[Records from a collection]
★ ★ ★ ★

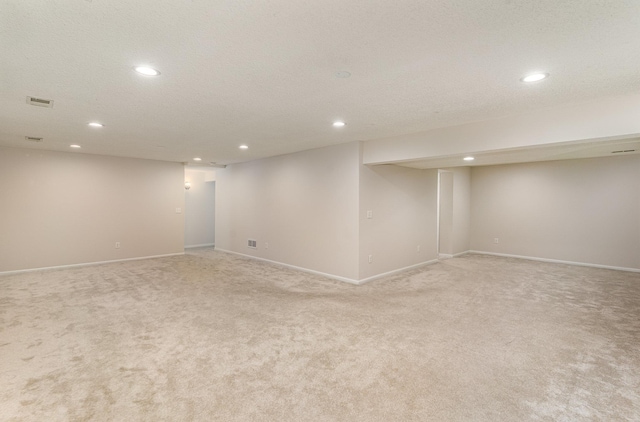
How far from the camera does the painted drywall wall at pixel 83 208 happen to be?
5.93 meters

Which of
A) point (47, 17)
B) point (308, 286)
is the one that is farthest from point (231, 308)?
point (47, 17)

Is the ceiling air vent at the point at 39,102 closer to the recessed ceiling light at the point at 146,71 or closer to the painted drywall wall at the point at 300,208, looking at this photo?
the recessed ceiling light at the point at 146,71

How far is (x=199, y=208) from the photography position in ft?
32.2

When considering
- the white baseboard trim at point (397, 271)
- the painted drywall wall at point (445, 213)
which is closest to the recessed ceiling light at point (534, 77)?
the white baseboard trim at point (397, 271)

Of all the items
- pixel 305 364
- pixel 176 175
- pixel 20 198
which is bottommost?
pixel 305 364

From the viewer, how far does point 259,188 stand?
7.43 meters

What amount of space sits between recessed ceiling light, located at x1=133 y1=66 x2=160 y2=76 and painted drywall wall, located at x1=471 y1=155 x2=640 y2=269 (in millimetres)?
7971

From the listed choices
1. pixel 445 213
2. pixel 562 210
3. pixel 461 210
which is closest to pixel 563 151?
pixel 562 210

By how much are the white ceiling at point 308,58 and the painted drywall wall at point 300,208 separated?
1.78 metres

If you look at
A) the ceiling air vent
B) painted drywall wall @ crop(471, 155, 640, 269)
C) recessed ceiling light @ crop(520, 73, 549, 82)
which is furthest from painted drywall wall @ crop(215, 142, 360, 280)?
painted drywall wall @ crop(471, 155, 640, 269)

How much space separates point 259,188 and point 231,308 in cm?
388

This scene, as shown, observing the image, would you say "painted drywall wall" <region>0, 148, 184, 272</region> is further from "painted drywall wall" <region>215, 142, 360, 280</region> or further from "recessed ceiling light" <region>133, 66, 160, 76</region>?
"recessed ceiling light" <region>133, 66, 160, 76</region>

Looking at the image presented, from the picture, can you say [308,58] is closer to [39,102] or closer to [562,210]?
[39,102]

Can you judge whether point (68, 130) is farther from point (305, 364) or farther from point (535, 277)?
point (535, 277)
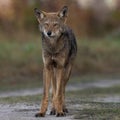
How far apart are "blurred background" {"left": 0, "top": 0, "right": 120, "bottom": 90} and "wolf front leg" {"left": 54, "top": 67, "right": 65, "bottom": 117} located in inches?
323

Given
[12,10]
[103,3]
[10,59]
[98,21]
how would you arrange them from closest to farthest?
[10,59] < [12,10] < [98,21] < [103,3]

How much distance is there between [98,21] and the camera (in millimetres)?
45625

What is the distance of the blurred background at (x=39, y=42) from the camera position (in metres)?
25.2

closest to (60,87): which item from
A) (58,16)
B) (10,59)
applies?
(58,16)

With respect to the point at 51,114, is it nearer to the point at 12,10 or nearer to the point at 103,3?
the point at 12,10

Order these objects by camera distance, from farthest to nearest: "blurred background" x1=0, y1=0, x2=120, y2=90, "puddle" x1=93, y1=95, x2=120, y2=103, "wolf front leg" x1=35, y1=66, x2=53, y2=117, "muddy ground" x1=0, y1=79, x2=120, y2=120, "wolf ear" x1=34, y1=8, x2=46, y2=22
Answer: "blurred background" x1=0, y1=0, x2=120, y2=90 → "puddle" x1=93, y1=95, x2=120, y2=103 → "wolf ear" x1=34, y1=8, x2=46, y2=22 → "wolf front leg" x1=35, y1=66, x2=53, y2=117 → "muddy ground" x1=0, y1=79, x2=120, y2=120

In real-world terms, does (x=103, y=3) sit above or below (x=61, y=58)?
above

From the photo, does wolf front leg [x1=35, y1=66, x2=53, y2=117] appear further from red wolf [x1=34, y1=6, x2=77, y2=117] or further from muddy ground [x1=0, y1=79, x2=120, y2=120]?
muddy ground [x1=0, y1=79, x2=120, y2=120]

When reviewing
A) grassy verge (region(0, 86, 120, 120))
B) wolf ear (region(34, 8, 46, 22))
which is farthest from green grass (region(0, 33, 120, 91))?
wolf ear (region(34, 8, 46, 22))

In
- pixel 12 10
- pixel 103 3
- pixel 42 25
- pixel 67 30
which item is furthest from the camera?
pixel 103 3

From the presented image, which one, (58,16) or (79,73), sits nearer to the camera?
(58,16)

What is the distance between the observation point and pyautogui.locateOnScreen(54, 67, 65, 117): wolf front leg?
13.4 meters

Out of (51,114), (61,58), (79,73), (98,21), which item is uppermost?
(98,21)

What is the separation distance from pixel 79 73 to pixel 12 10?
402 inches
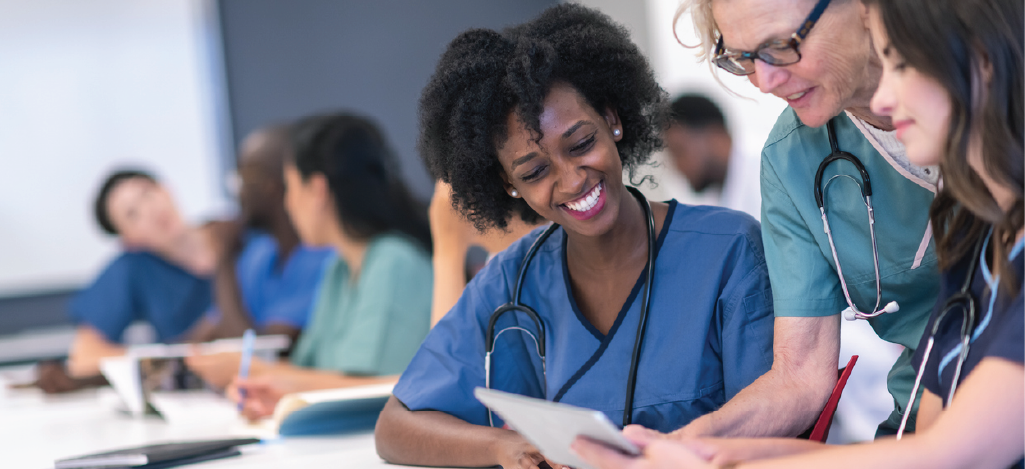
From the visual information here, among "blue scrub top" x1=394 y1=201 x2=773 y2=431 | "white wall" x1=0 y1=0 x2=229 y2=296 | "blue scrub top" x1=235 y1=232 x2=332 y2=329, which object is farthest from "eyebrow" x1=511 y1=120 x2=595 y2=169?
"white wall" x1=0 y1=0 x2=229 y2=296

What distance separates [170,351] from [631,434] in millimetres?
1830

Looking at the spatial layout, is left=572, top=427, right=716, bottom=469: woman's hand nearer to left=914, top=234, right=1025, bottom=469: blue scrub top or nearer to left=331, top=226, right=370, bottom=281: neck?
left=914, top=234, right=1025, bottom=469: blue scrub top

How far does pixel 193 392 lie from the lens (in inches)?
98.8

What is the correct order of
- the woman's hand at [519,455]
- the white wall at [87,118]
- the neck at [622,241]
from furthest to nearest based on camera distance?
the white wall at [87,118], the neck at [622,241], the woman's hand at [519,455]

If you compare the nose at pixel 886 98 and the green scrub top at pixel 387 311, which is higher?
the nose at pixel 886 98

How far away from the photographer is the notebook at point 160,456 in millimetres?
1508

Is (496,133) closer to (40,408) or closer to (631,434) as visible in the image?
(631,434)

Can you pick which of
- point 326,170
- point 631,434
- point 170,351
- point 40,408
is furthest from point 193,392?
point 631,434

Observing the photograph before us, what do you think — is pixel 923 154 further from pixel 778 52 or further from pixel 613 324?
pixel 613 324

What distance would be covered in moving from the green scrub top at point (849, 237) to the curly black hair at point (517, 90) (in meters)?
0.31

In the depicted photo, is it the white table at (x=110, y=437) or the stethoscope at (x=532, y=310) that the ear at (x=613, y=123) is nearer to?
the stethoscope at (x=532, y=310)

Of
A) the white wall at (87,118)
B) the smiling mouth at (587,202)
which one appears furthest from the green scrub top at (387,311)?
the white wall at (87,118)

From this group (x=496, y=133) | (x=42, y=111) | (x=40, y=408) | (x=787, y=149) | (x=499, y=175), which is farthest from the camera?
(x=42, y=111)

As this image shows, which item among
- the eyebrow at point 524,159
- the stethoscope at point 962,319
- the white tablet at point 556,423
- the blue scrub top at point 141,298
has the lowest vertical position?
the blue scrub top at point 141,298
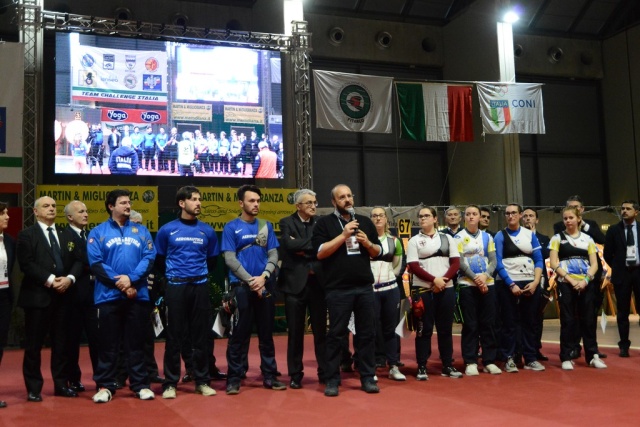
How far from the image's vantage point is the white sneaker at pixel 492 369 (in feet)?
20.5

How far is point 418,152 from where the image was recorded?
1694cm

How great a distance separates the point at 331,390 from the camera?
5.28 m

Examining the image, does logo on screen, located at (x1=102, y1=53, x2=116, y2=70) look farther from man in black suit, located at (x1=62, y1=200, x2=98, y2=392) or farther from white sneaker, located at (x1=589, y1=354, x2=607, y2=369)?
white sneaker, located at (x1=589, y1=354, x2=607, y2=369)

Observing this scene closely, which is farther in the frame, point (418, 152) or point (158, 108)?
point (418, 152)

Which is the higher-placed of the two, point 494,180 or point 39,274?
point 494,180

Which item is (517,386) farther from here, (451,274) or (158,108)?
(158,108)

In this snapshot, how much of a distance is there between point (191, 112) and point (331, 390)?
25.8 ft

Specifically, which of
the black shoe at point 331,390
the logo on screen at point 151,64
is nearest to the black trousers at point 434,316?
the black shoe at point 331,390

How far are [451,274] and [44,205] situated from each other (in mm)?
3488

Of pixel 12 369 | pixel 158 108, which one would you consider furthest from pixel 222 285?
pixel 12 369

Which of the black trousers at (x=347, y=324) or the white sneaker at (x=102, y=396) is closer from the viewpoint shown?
the white sneaker at (x=102, y=396)

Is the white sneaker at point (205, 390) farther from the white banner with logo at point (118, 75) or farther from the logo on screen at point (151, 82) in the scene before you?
the logo on screen at point (151, 82)

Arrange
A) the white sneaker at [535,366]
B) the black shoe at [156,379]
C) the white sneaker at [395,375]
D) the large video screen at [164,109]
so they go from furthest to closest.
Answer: the large video screen at [164,109]
the white sneaker at [535,366]
the black shoe at [156,379]
the white sneaker at [395,375]

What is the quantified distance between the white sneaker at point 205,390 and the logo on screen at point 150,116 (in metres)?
7.23
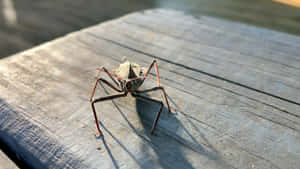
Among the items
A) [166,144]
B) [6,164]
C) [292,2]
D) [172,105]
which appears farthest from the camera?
[292,2]

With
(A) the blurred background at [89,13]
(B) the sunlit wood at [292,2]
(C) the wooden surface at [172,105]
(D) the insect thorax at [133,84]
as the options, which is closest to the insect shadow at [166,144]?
(C) the wooden surface at [172,105]

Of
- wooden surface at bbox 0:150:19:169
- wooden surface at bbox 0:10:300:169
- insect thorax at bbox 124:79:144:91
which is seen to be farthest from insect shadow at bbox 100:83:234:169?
wooden surface at bbox 0:150:19:169

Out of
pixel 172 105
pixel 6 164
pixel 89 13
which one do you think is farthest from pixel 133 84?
pixel 89 13

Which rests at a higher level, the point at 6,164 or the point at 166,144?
the point at 166,144

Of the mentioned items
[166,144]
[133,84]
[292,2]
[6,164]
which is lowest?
[6,164]

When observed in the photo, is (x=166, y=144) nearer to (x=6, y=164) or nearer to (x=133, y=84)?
(x=133, y=84)
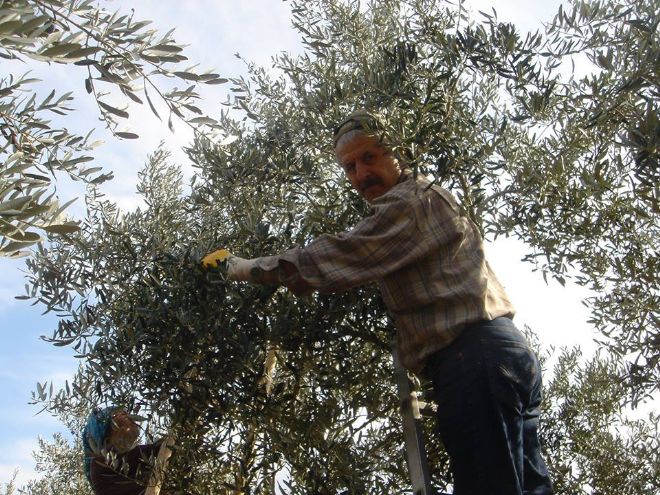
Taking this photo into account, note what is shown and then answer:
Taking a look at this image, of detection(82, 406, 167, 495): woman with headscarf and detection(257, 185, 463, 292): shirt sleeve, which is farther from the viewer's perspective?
detection(82, 406, 167, 495): woman with headscarf

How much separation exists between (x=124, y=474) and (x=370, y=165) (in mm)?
2180

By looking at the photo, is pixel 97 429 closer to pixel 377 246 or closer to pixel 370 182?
pixel 377 246

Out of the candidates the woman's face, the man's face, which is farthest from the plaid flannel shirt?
the woman's face

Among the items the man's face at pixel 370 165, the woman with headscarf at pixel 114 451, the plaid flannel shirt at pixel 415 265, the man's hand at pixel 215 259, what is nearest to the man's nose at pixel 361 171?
the man's face at pixel 370 165

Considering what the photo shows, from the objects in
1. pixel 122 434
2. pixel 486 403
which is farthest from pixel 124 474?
pixel 486 403

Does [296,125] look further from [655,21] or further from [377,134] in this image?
[655,21]

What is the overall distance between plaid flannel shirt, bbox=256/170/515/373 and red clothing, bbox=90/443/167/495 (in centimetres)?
156

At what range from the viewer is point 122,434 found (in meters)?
4.16

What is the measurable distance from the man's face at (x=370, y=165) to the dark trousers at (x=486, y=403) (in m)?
0.97

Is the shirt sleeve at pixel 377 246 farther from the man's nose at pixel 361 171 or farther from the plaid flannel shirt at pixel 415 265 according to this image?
the man's nose at pixel 361 171

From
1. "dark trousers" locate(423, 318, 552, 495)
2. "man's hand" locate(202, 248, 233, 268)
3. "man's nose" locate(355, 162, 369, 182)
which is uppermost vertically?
"man's nose" locate(355, 162, 369, 182)

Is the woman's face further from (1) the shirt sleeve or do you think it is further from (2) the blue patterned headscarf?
(1) the shirt sleeve

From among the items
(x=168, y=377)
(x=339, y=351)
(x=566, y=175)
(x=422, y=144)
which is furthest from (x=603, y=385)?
(x=168, y=377)

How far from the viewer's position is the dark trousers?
10.4 feet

★ ★ ★ ★

▸ **Aim of the exercise**
Find every line in the data that contains the word "there", and copy each of those lines.

▸ **Task solution**
How much distance is there between [98,21] and the camera (in millimetres)?
In this snapshot, how much of a distance is there between point (191, 112) and point (331, 390)?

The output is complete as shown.